## Short task
Please recast the stretch from the line containing "Is the yellow" through the line containing "22.8 meters", both included, as a numbered list with one entry per line and no blank lines. Leave out all other items.

## Input data
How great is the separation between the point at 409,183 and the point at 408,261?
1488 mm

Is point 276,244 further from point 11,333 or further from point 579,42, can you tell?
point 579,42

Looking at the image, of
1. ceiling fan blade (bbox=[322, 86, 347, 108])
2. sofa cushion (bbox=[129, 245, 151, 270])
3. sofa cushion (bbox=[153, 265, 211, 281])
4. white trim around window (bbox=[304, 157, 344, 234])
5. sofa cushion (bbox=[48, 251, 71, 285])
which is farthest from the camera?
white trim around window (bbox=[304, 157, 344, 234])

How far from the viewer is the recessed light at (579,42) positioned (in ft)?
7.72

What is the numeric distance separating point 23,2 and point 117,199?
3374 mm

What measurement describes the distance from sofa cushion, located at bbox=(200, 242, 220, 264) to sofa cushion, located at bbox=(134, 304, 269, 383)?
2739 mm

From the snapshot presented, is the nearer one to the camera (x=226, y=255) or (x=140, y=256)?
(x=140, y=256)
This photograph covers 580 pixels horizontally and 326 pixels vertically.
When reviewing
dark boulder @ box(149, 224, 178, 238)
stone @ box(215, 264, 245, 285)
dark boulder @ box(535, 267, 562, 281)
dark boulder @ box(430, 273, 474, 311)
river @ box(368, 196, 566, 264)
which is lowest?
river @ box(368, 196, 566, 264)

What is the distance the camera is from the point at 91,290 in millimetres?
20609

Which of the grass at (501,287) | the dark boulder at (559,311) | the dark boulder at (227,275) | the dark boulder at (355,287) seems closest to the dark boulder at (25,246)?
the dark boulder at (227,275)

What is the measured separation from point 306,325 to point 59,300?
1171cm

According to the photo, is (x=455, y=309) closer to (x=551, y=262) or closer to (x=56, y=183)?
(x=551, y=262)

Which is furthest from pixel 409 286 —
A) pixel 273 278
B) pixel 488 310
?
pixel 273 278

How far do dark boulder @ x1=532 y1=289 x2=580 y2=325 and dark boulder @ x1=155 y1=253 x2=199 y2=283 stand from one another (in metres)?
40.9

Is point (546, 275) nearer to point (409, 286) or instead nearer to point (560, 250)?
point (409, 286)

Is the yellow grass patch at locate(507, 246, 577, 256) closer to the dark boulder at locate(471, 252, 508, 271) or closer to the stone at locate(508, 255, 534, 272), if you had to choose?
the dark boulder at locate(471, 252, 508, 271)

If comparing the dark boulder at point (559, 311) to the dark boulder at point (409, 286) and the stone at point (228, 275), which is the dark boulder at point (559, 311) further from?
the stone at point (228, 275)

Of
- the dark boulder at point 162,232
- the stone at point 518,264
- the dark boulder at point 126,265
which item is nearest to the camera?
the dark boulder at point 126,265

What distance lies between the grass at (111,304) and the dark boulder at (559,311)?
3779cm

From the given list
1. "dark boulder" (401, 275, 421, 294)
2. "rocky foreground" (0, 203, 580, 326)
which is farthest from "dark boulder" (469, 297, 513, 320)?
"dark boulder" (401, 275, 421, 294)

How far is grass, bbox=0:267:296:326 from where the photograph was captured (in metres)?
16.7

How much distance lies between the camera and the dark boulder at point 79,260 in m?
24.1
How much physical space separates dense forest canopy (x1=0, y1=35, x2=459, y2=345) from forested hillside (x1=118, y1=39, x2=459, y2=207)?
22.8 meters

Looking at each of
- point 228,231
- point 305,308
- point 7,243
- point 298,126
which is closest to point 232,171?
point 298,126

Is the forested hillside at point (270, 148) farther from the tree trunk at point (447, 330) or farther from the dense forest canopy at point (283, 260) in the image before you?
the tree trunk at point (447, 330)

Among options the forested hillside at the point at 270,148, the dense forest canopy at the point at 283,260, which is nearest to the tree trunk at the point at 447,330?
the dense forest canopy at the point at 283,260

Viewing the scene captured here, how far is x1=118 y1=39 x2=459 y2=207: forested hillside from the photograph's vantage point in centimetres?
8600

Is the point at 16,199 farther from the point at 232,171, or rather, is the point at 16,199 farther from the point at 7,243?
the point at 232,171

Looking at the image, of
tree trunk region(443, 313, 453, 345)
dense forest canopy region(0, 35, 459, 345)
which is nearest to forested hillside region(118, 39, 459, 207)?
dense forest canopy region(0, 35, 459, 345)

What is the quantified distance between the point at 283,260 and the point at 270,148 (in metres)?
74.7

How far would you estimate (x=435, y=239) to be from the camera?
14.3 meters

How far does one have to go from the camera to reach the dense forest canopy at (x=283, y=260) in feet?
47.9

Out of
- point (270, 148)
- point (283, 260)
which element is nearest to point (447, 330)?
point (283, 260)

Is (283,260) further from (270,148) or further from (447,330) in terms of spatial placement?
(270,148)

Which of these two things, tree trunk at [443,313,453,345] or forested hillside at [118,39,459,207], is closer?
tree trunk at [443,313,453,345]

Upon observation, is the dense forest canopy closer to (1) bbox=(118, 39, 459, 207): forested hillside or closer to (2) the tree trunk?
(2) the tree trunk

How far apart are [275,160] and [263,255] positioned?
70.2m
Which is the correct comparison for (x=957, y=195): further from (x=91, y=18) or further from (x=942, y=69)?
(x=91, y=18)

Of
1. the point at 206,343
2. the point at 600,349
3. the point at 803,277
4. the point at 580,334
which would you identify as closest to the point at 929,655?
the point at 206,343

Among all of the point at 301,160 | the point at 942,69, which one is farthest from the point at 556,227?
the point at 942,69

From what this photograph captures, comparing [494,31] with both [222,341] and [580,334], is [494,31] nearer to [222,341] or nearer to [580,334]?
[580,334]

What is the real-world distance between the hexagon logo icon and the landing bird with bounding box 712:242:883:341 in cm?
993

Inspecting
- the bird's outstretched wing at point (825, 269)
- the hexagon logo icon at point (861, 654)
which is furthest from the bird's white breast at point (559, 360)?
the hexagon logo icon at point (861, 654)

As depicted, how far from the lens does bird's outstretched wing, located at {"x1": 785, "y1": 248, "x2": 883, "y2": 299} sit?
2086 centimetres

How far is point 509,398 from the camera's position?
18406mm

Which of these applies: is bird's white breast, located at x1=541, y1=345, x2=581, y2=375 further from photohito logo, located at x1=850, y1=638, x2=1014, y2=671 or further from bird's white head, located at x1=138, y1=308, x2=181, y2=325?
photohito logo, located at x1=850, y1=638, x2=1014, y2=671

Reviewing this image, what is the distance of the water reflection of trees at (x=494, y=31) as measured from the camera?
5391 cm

## Result of this task
1. Is the yellow grass patch at locate(507, 246, 577, 256) closer to the dark boulder at locate(471, 252, 508, 271) or closer to the stone at locate(508, 255, 534, 272), if you had to choose?
2. the dark boulder at locate(471, 252, 508, 271)
3. If comparing the dark boulder at point (559, 311) to the dark boulder at point (409, 286) and the stone at point (228, 275), which is the dark boulder at point (559, 311) further from?
4. the stone at point (228, 275)
5. Of
6. - the dark boulder at point 162,232
7. - the stone at point 518,264
8. - the dark boulder at point 126,265
9. which item is nearest to the camera?
10. the dark boulder at point 126,265
11. What distance lies between the grass at (111,304) and the dark boulder at (559,311)?
12. 3779cm
13. From the given list
14. 1. "dark boulder" (401, 275, 421, 294)
15. 2. "rocky foreground" (0, 203, 580, 326)
16. which is farthest from "dark boulder" (469, 297, 513, 320)?
17. "dark boulder" (401, 275, 421, 294)
18. How far is grass, bbox=0:267:296:326 from where the photograph was captured (in metres)?
19. 16.7
20. How much distance lies between the camera and the dark boulder at point 79,260 in m?
21. 24.1
22. How much physical space separates dense forest canopy (x1=0, y1=35, x2=459, y2=345) from forested hillside (x1=118, y1=39, x2=459, y2=207)?
23. 22.8 meters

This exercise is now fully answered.